> _TASK INSTRUCTIONS_
The answer is the set of lines that include "https", copied from the data below.

> _MATERIAL FOR THE TASK_
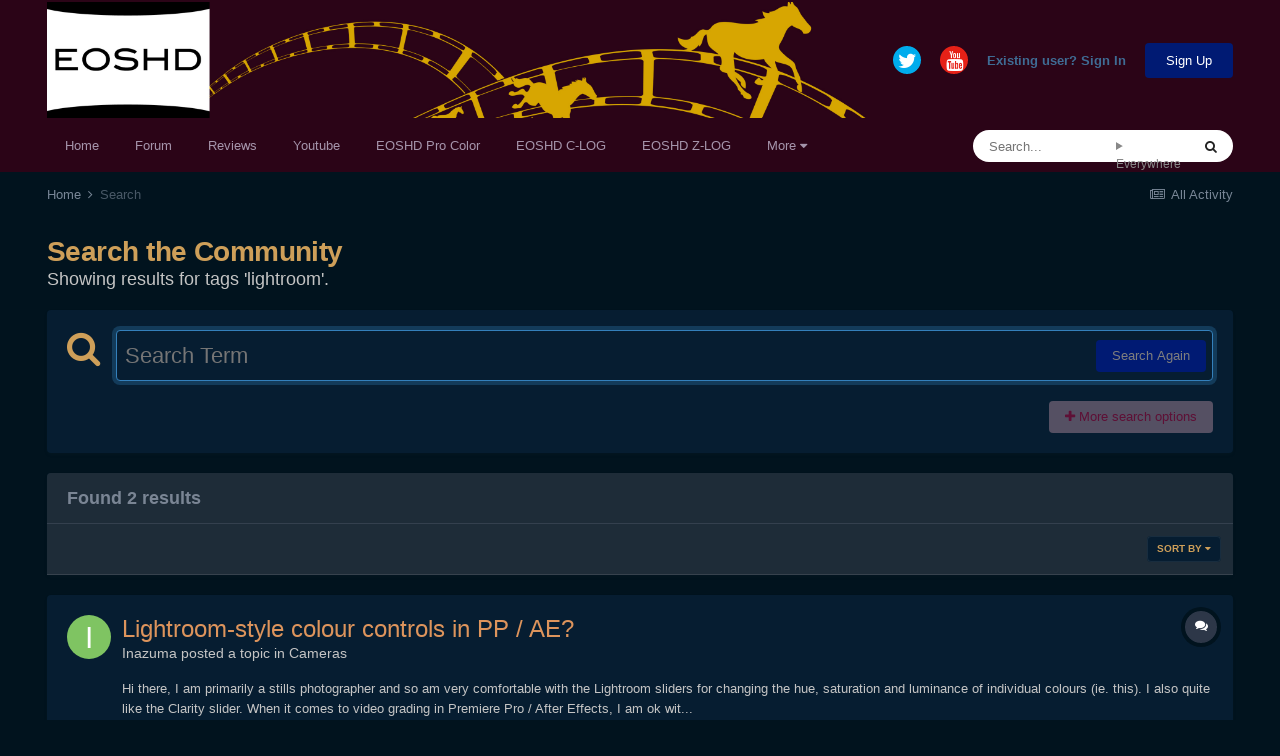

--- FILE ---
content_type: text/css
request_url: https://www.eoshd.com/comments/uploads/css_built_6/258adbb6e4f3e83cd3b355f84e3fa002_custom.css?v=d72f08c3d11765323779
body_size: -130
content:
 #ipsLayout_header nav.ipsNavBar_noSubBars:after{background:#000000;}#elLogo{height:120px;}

---

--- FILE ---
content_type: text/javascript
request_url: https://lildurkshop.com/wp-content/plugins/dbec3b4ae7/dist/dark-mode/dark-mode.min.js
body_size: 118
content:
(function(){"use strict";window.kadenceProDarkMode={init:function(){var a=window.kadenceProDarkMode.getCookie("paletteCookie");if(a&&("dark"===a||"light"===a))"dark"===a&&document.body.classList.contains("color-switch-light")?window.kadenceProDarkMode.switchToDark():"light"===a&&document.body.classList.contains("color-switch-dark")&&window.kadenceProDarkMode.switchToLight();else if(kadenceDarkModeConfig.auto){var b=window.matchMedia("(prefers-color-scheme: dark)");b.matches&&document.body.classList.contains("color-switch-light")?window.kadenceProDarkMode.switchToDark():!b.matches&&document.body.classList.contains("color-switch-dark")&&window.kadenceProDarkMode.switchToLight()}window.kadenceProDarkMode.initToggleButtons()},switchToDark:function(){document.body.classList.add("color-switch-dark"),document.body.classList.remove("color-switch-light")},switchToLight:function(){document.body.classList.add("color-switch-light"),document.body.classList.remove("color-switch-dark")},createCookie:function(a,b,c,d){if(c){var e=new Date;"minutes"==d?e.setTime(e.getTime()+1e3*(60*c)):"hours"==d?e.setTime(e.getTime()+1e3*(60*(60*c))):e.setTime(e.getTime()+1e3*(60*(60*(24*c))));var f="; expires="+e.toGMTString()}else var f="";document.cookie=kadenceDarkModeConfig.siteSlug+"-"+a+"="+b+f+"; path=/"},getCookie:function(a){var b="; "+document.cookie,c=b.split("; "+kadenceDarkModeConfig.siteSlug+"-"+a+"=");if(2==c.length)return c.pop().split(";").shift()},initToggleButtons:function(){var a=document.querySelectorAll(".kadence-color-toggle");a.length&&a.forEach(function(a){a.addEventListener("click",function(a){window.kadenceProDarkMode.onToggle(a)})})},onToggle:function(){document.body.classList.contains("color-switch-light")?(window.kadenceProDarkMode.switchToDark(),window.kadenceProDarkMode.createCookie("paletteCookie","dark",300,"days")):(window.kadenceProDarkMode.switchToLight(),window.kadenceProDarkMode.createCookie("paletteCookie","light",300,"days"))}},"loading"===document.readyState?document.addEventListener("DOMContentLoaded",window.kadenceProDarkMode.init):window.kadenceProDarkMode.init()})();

> _RESPONSE TO THIS TASK_
request_url: https://www.eoshd.com/comments/uploads/css_built_6/258adbb6e4f3e83cd3b355f84e3fa002_custom.css?v=d72f08c3d11765323779
request_url: https://lildurkshop.com/wp-content/plugins/dbec3b4ae7/dist/dark-mode/dark-mode.min.js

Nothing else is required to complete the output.